GENÇ Bilim’i duyurduğumuz günden itibaren tam iki sene geçti. Türkiye’nin farklı şehirlerinde, birbirlerini hiç tanımayan, bilimin merak ve hayret kuşağına girmiş her insana kapımızı sonuna kadar açarak her kardeşimizi davet ettik. Diğer yandan, kendi alanlarında bilim dünyasında başarılar elde edecek onlarca liseli, mezun, üniversiteli, öğretmen, eczacı, Yüksek lisans ve doktora yapan kardeşlerimizle bir araya gelerek hâlâ büyümeye devam ediyoruz. Kardeşlik düsturu içerisinde yardımlaşarak ve yapıcı eleştirel yorumlardan ayrılmadan, farklı alanlardan bilimsel gelişmeleri kendi içimizde düşünüp, istişare edip ve tefekkür ederek aynı akleden kalp frekansını yakalamaya çalışıyoruz. GENÇ Bilim, kesinlikle yazılar yazmak üzere doğmadı. Ancak hayatının amaçlarını farklı kalplerde aynı istikamette buluşturabilmek için şu an kardeşlerimizle bilimi yeni bir üslupla yazmamız gerektiğine inanıyoruz. Bilimsel gelişmeleri üçüncü şahıs olan ‘’popüler bilim’’ dergilerinden değil; araştırmaların yayınlandığı makalelerden yani ilk elden alarak, bilimin ‘’BİZCE’’sini yazıyoruz. Uzun yıllara endeksli kısa, orta ve uzun vadeli planlarımızı geliştirirken; kardeşlerimizle adımlarımızı sağlam atıyoruz.

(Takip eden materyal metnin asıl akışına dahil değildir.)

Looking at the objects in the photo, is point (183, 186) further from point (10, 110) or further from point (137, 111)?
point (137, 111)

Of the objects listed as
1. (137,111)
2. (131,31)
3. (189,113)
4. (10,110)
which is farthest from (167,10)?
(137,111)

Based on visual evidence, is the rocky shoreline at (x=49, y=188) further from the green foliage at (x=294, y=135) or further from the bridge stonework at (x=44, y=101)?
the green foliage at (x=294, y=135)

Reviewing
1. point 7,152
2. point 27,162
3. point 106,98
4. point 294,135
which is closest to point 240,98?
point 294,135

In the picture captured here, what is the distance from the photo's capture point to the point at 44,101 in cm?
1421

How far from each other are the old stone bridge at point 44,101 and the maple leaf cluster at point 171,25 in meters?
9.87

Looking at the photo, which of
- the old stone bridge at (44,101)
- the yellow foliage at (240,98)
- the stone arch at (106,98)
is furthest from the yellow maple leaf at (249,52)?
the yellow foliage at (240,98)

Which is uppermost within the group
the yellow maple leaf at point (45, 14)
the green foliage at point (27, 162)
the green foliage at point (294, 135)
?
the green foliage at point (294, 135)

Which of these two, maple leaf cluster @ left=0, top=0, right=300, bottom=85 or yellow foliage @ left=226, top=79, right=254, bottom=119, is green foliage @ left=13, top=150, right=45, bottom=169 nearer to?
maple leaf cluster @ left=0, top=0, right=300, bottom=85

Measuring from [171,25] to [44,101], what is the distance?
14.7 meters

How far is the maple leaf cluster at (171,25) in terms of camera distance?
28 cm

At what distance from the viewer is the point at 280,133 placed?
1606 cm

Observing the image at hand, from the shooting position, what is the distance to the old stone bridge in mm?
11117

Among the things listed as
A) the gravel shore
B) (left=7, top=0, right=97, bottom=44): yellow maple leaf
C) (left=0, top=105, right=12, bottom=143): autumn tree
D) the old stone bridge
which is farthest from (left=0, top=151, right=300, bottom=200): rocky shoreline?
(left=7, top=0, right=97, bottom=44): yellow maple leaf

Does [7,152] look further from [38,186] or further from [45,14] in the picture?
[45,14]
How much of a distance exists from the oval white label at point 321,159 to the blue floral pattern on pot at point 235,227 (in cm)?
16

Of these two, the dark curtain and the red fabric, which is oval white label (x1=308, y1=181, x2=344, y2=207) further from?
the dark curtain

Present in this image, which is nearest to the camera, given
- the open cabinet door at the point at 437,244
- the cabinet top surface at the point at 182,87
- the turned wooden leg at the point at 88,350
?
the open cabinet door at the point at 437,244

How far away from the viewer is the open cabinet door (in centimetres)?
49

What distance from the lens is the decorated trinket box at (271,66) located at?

Çok değil, birkaç yıl içinde bütün kardeşlerimiz kendi alanlarında en iyi mevkilere ve ünvanlara kavuşacaklar. İşte vakt-i merhunu geldiğinde, kardeşlerimizin bilim dünyasındaki usül, üslup ve diksiyonlarına 21. yüzyılın marifetullah ve tefekkür kodlarını dantela gibi işleyebilmek için GENÇ Bilim’i kurduk.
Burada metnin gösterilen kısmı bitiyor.